Так и мои ученики, построив себе хижины на берегу реки Ардюссона[142]
, казались скорее отшельниками, нежели школярами. Но чем больше прибывало их в эту местность и чем суровей был образ жизни, который они вели, пока у меня учились, тем больше в глазах моих врагов это приносило мне славы, а им самим унижения. Они с горечью видели, что все, предпринятое ими против меня, обратилось мне во благо. Итак, хотя, по выражению Иеронима, я удалился от городов, площадей, толпы и споров, все же, как говорит Квинтилиан[143], зависть отыскала меня дажеВ действительности же взять на себя в то время руководство школой меня вынудила главным образом невыносимая бедность, так как капать землю я не имел сил, а просить милостыню – стыдился. Итак, я был должен, вместо того чтобы жить трудами рук своих, вновь заняться знакомым мне делом и обратиться к услугам своего языка. Школяры же стали снабжать меня всем необходимым – пищей и одеждой, заботились об обработке полей и приняли на себя расходы по постройкам, чтобы никакие домашние заботы не отвлекали меня от учебных занятий. Так как наша молельня не могла вместить даже и малое количество учеников, они по необходимости расширили и значительно улучшили ее, построив из камня и дерева. Хотя она и была основана, а затем – освящена во имя святой троицы, но так как я бежал сюда в отчаянье, а здесь, но милости божественного утешения, вздохнул несколько свободнее, то в память об этой благодати я назвал этот храм Параклетом[144]
.Многие узнали об этом с большим удивлением; некоторые же начали резко порицать меня, утверждая, будто неприлично посвящать храм исключительно святому духу преимущественно перед богом-отцом и можно – согласно с древним обычаем – посвящать храмы или одному только сыну божию, или же всей троице в совокупности. Причиною этого несомненного заблуждения была их ошибка, будто бы нет различия между «параклетом» и «духом-параклетом». Между тем и сама троица, и каждое отдельное ее лицо может быть называемо как богом, или помощником, так и параклетом, то есть, именно «утешителем», согласно изречению апостола: «Благословен бог и отец господа нашего Иисуса Христа, отец милосердия и бог всякого утешения, утешающий нас во всякой нашей горести». И сама истина гласит так: «И другого утешителя даст он вам». А так как всякая церковь освящается равно во имя отца, и сына и святого духа и принадлежит всем трем ипостасям безо всякого между ними различия, то что же препятствует посвятить дом божий богу-отцу так же, как богу – духу святому и богу-сыну?
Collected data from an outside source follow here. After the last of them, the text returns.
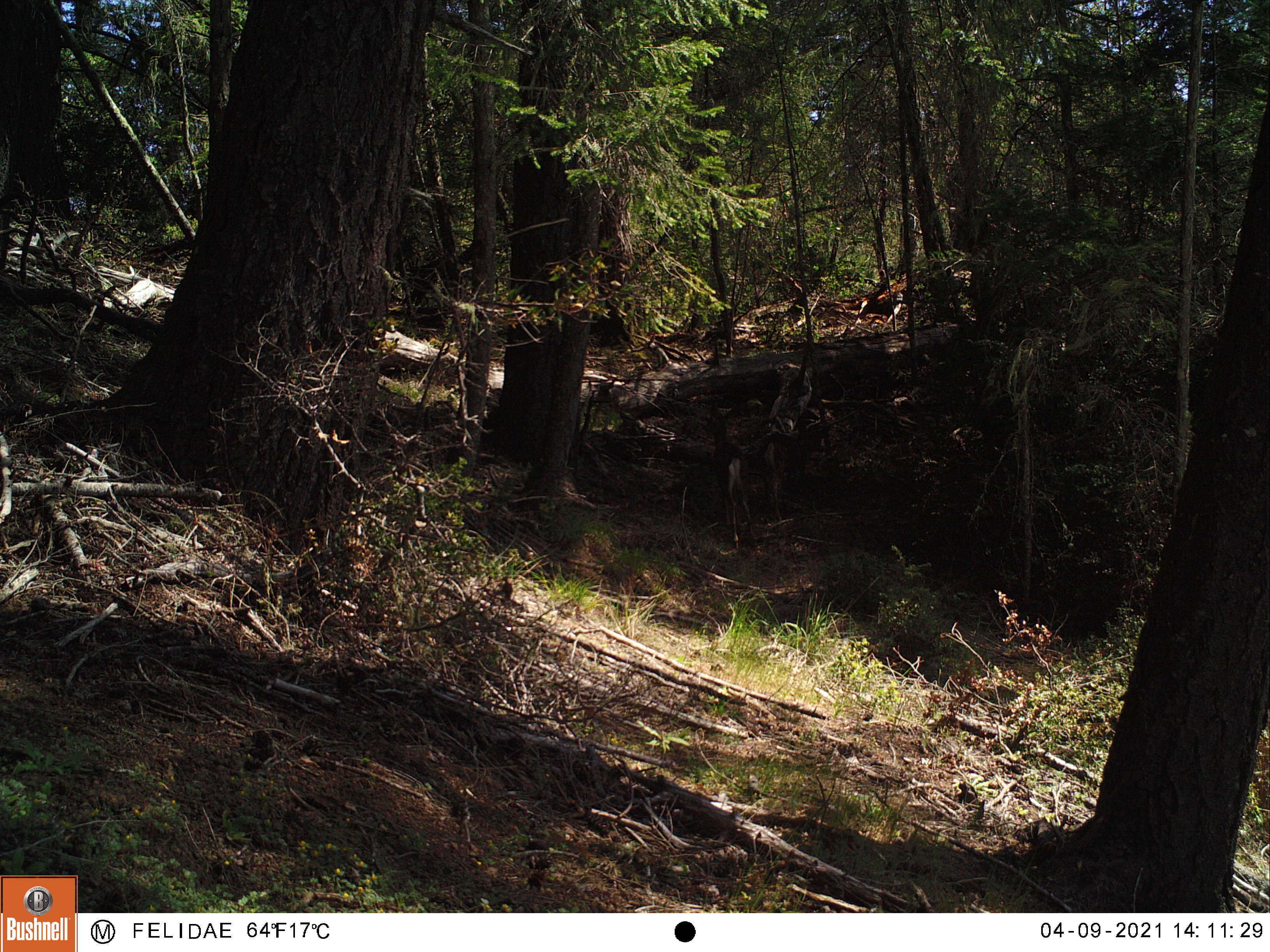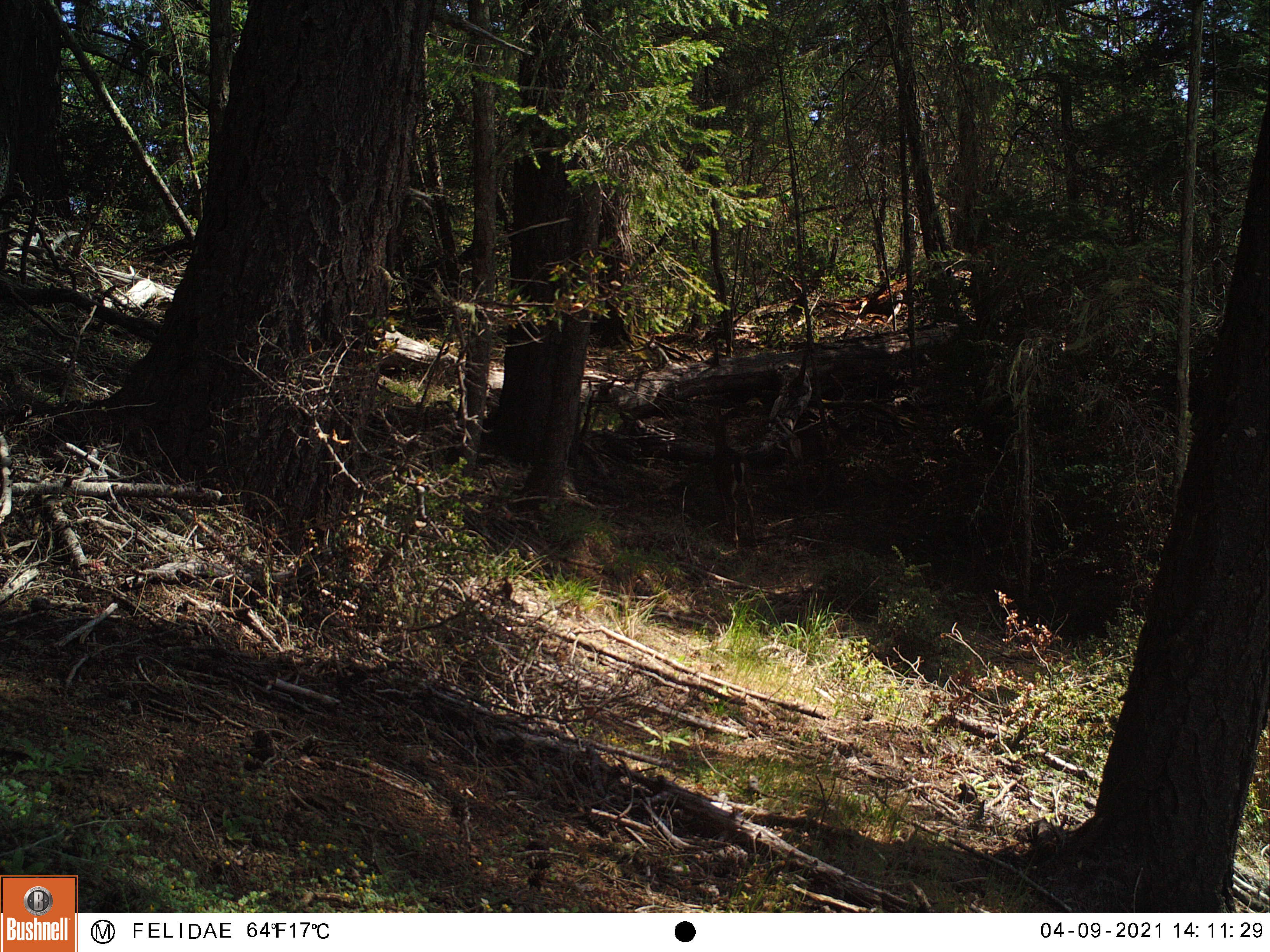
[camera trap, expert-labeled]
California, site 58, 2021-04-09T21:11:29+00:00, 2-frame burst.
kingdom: Animalia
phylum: Chordata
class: Mammalia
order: Artiodactyla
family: Cervidae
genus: Odocoileus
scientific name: Odocoileus hemionus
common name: mule deer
Mule deer (Odocoileus hemionus).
Кто дерзнет уничтожить над входом в дом имя того, кому этот дом принадлежит? Или если сын принес себя в жертву отцу, вследствие чего и при совершении литургии молитвы обращаются в особенности к отцу и ему же приносится жертва, то почему же не признать, что жертвенник посвящен именно тому, к кому главным образом обращаются с молитвами и ради кого совершается жертвоприношение? Разве не правильно, что жертвенник посвящается тому, кому приносится жертва, а не тому, кто приносится в жертву? Или, быть может, кто-нибудь станет утверждать, что жертвенник посвящается кресту Христову, или гробу господню, или святому Михаилу, или Иоанну, или Петру, или какому-либо иному святому, коим не приносится жертвы и кои сами не приносятся в жертву и к коим не обращаются при жертвоприношении с молитвами? Во всяком случае, даже идолопоклонники считали, что жертвенники или храмы посвящены тем, кому они приносили жертвы и к кому они обращались с молчаниями.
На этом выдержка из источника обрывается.